_Written task:_
Copy all of the rows below word for word, leaving the pictures out.

************

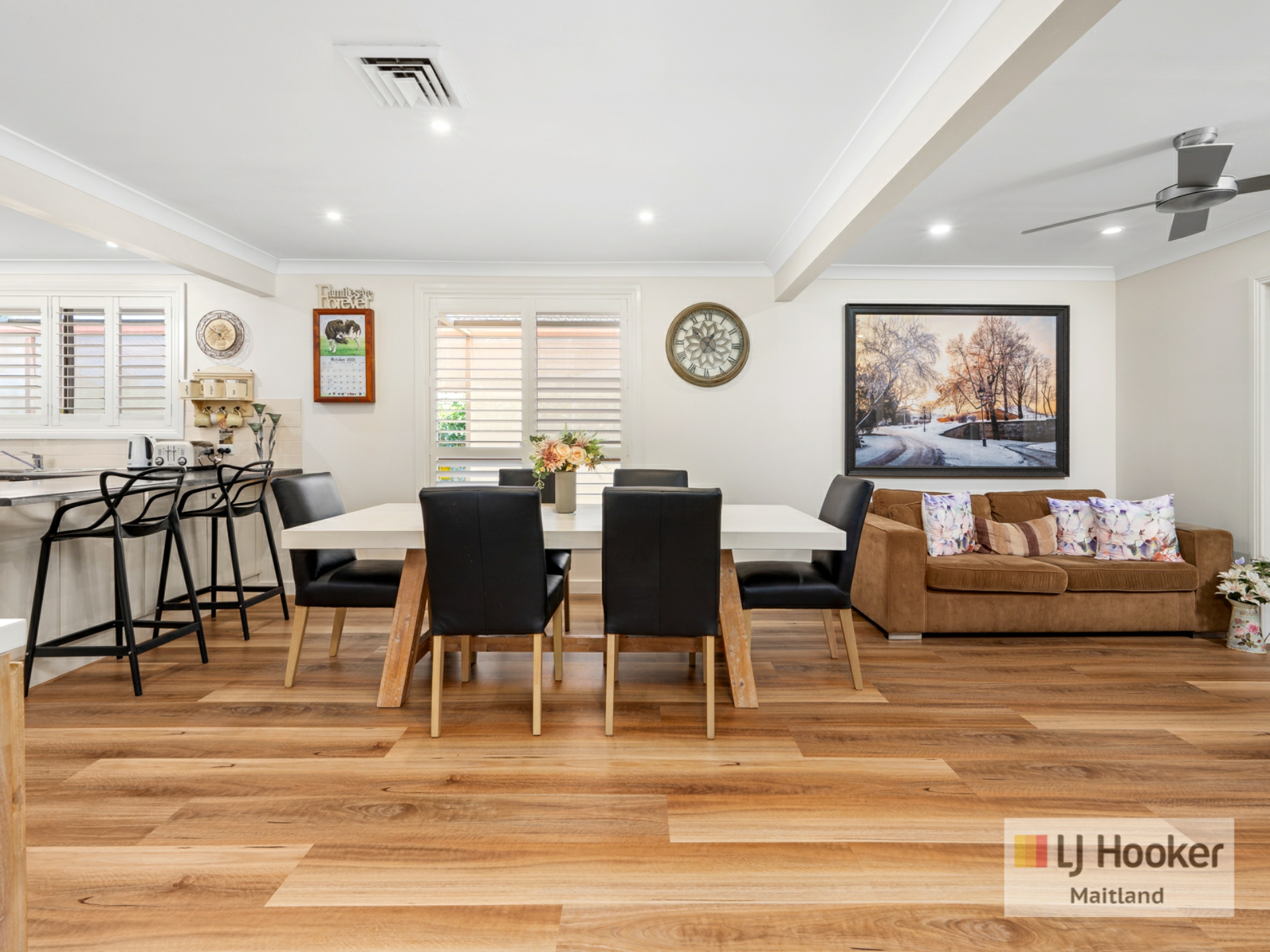 6 Butler Parade, Kurri Kurri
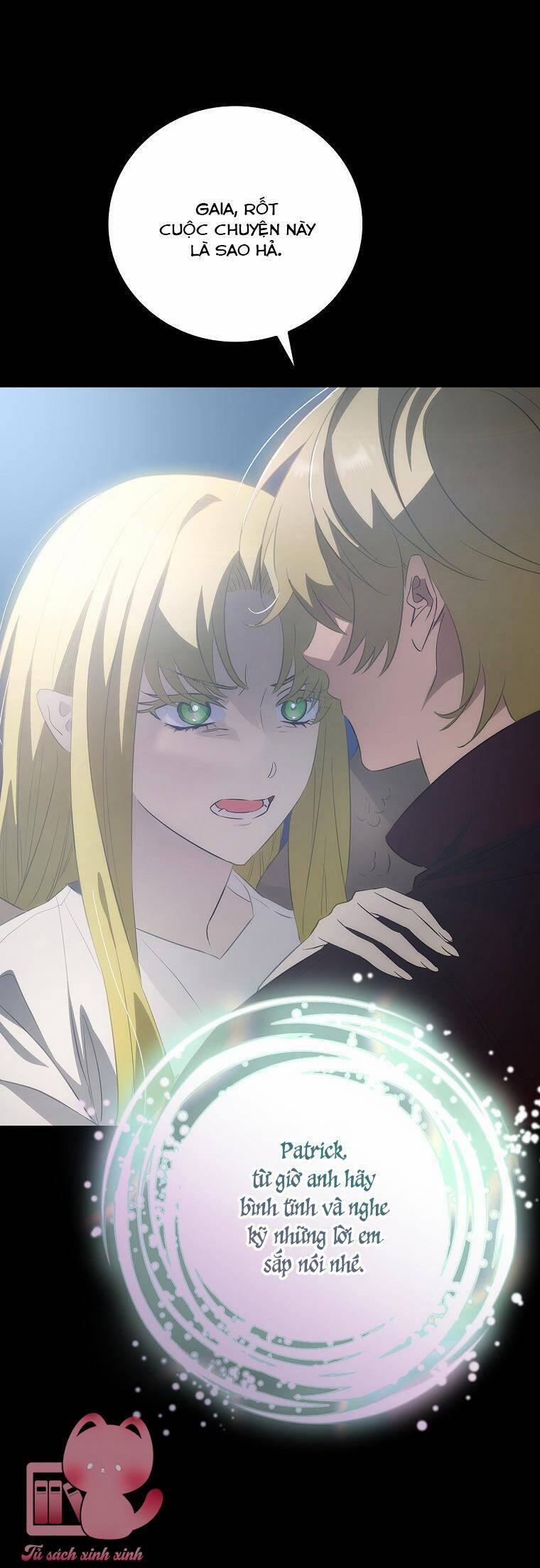 Lừa Người Hợp Với Em 77 trang 35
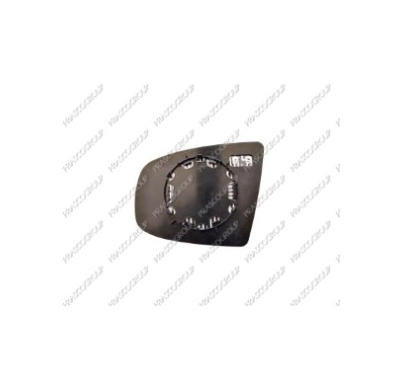 Cristal+soporte Dcho-Asf.-Ter.-Azul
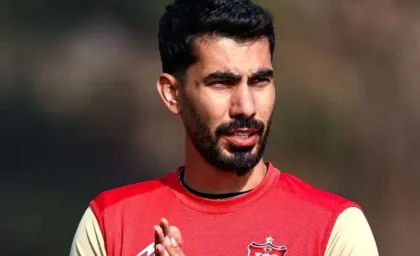 ارزشمندترین بازیکن آزاد ایران از پرسپولیس می‌آید!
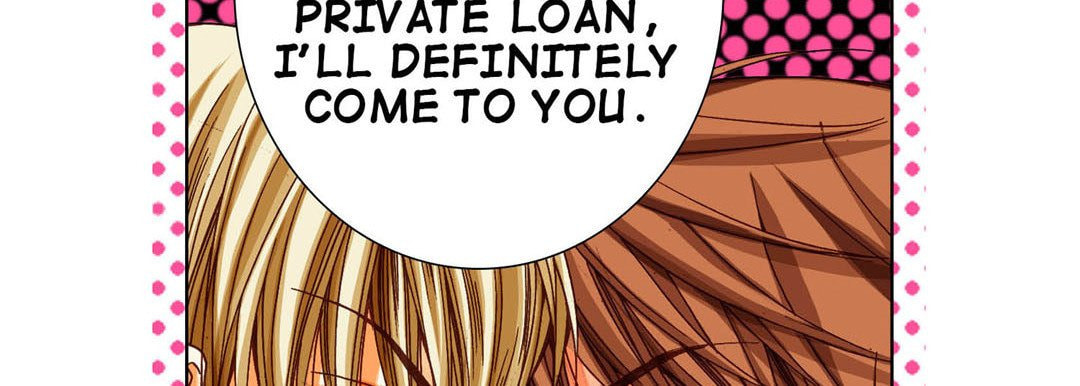Totally Captivated Chapter 70 page 98 - 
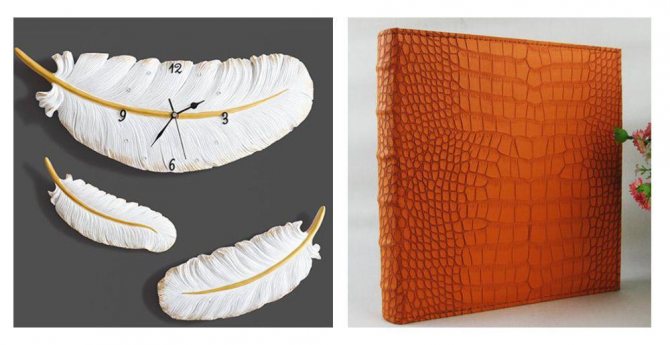 свадьба 3 года какая свадьба что дарить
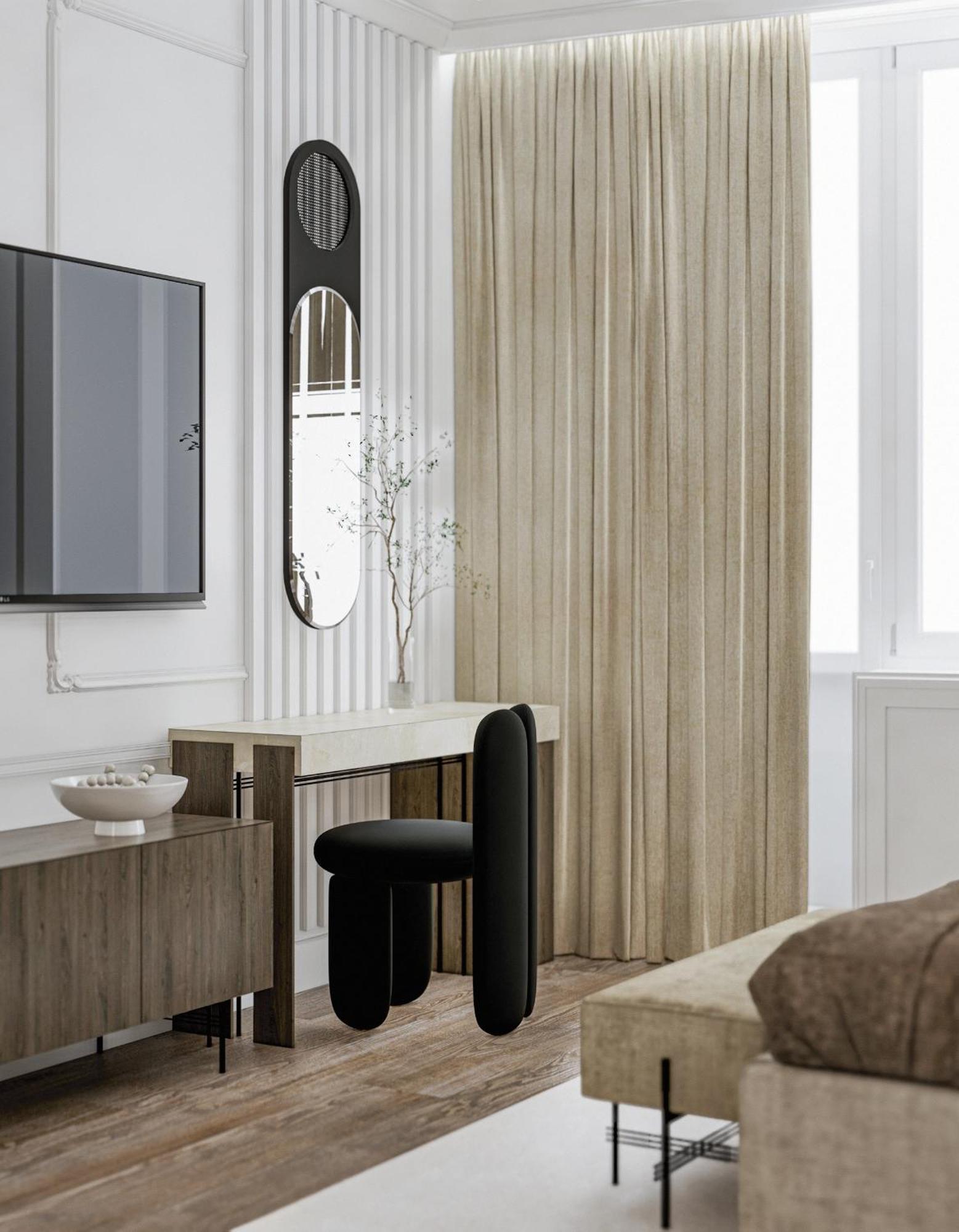 Heaven Luxury Suites Belgrad Exteriör bild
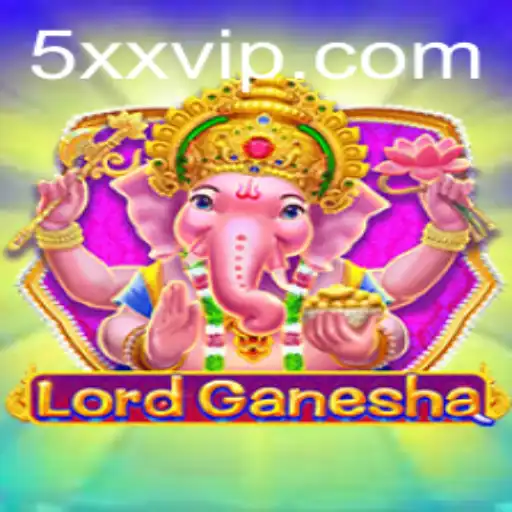 Explorando o Universo de LordGanesha: Um Jogo Inovador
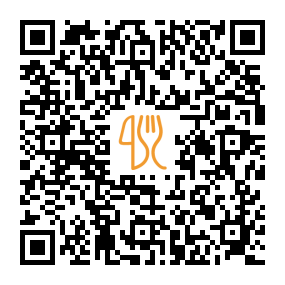 Link z kodem QR do karta Pizzeria Freedom
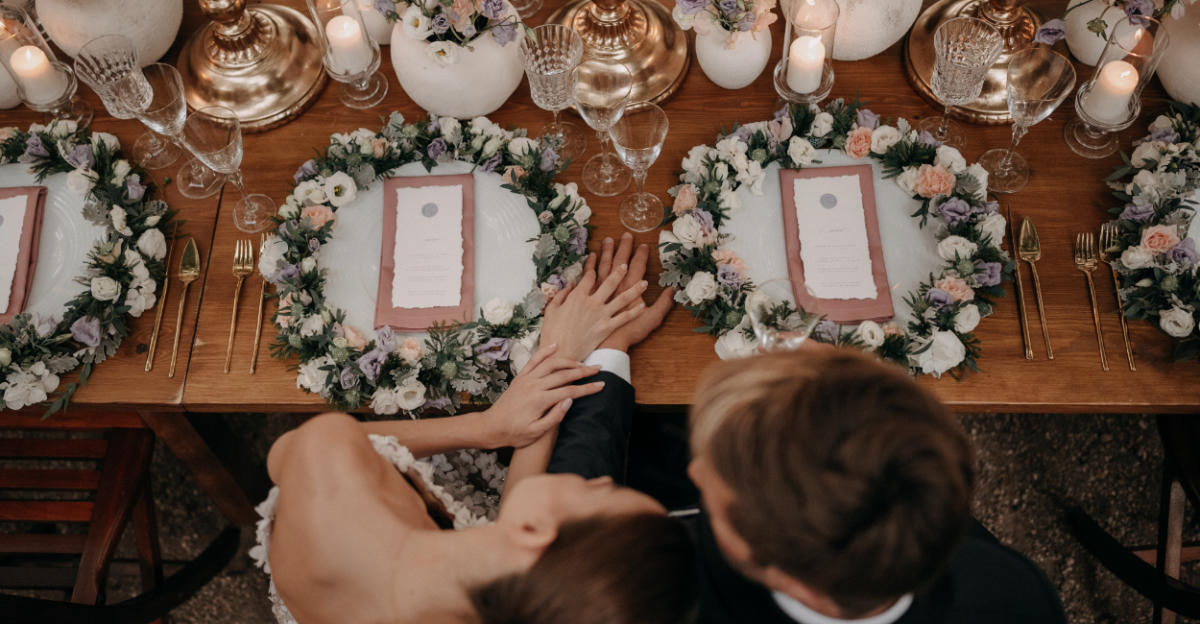 Imagem inserida no corpo do post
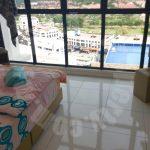 skyloft bukit indah residential apartment 1214 square feet builtup rent from rm 2,200 at skyloft premium suites #7345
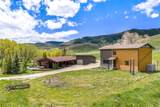 44095 County Road 46 - Photo 42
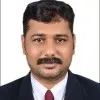 Rinu Rajappan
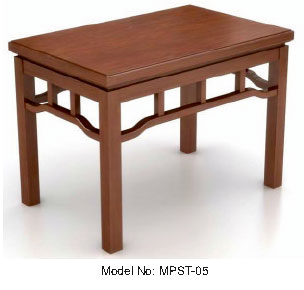  Center Table_MPST-05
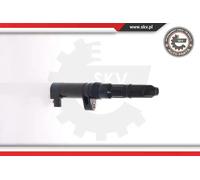 ESEN SKV Bobina per Renault Scénic II Grand Nissan Primastar Bus Kubistar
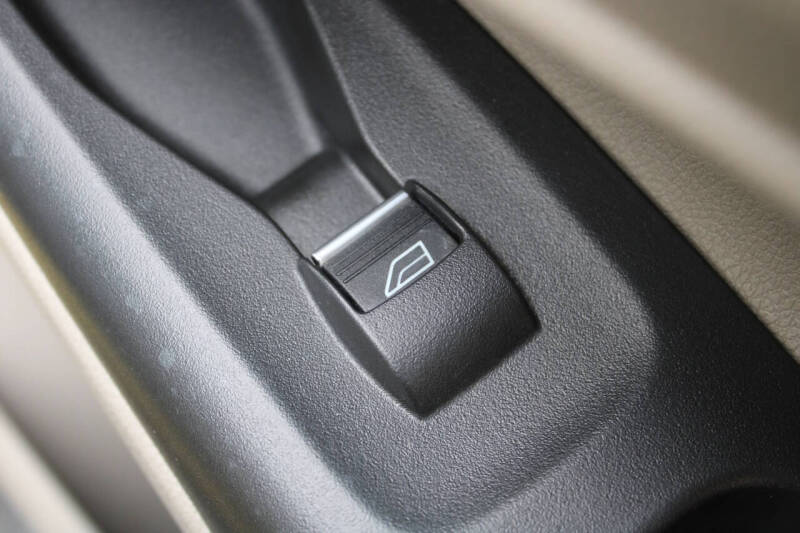 2015 Ford Transit Connect XLT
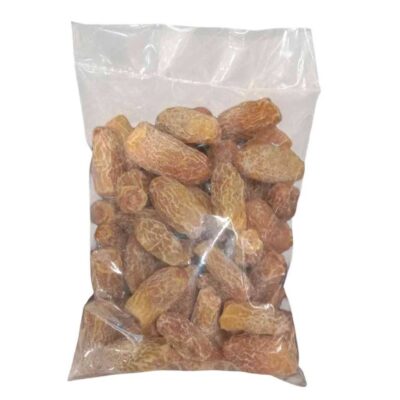 CHHUARA YELLOW BY TESMART 250G NEW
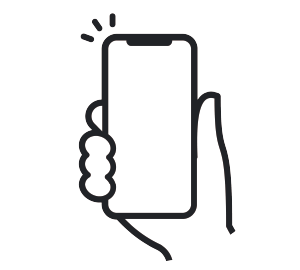 {{brizy_dc_image_alt imageSrc=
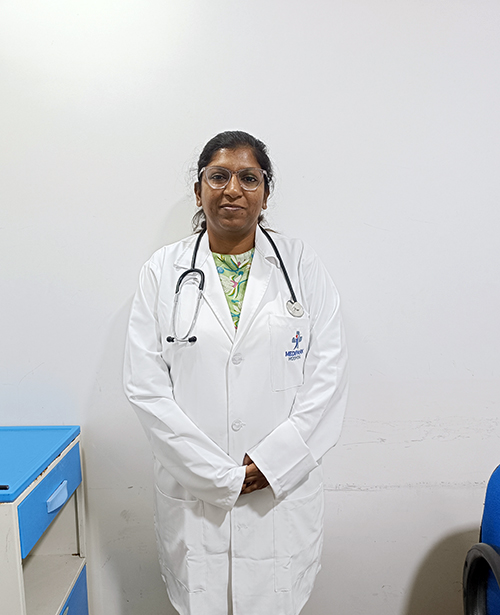 dr monali sah medipark 1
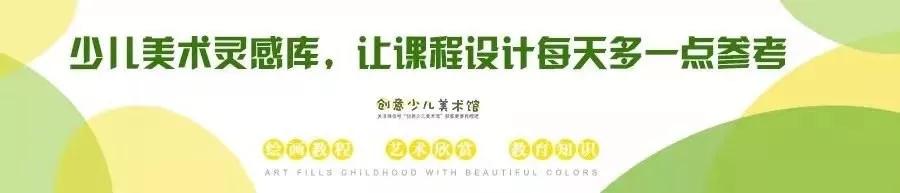 儿童学画画,画画图片大全简单漂亮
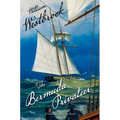The Bermuda Privateer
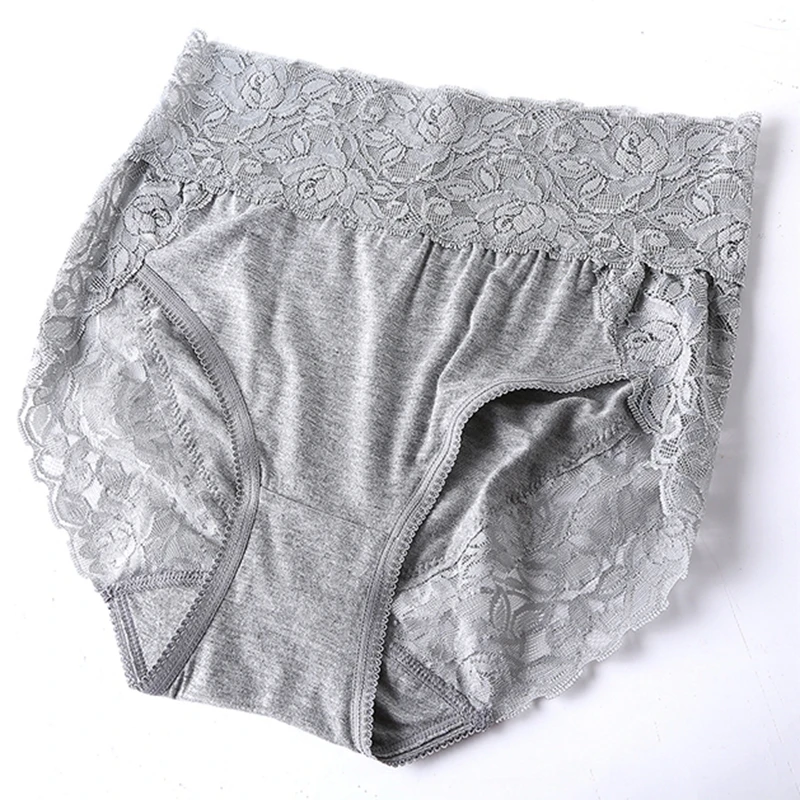 Новое поступление женские трусики сексуальное женское нижнее белье ropa interior femenina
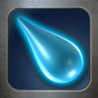 Enigmo Deluxe Image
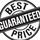 A1 cheap quality cars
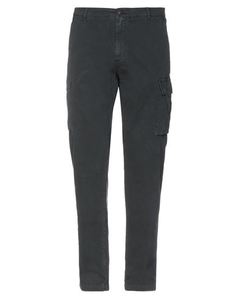 Повседневные брюки 40 Weft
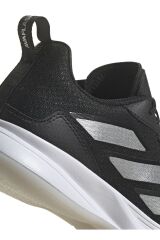 adidas Avaflash Siyah Kadın Spor Ayakkabı IG9543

************

_Solution for this task:_
 6 Butler Parade, Kurri Kurri
 Lừa Người Hợp Với Em 77 trang 35
 Cristal+soporte Dcho-Asf.-Ter.-Azul
 ارزشمندترین بازیکن آزاد ایران از پرسپولیس می‌آید!
Totally Captivated Chapter 70 page 98 - 
 свадьба 3 года какая свадьба что дарить
 Heaven Luxury Suites Belgrad Exteriör bild
 Explorando o Universo de LordGanesha: Um Jogo Inovador
 Link z kodem QR do karta Pizzeria Freedom
 Imagem inserida no corpo do post
 skyloft bukit indah residential apartment 1214 square feet builtup rent from rm 2,200 at skyloft premium suites #7345
 44095 County Road 46 - Photo 42
 Rinu Rajappan
  Center Table_MPST-05
 ESEN SKV Bobina per Renault Scénic II Grand Nissan Primastar Bus Kubistar
 2015 Ford Transit Connect XLT
 CHHUARA YELLOW BY TESMART 250G NEW
 {{brizy_dc_image_alt imageSrc=
 dr monali sah medipark 1
 儿童学画画,画画图片大全简单漂亮
The Bermuda Privateer
 Новое поступление женские трусики сексуальное женское нижнее белье ropa interior femenina
 Enigmo Deluxe Image
 A1 cheap quality cars
 Повседневные брюки 40 Weft
 adidas Avaflash Siyah Kadın Spor Ayakkabı IG9543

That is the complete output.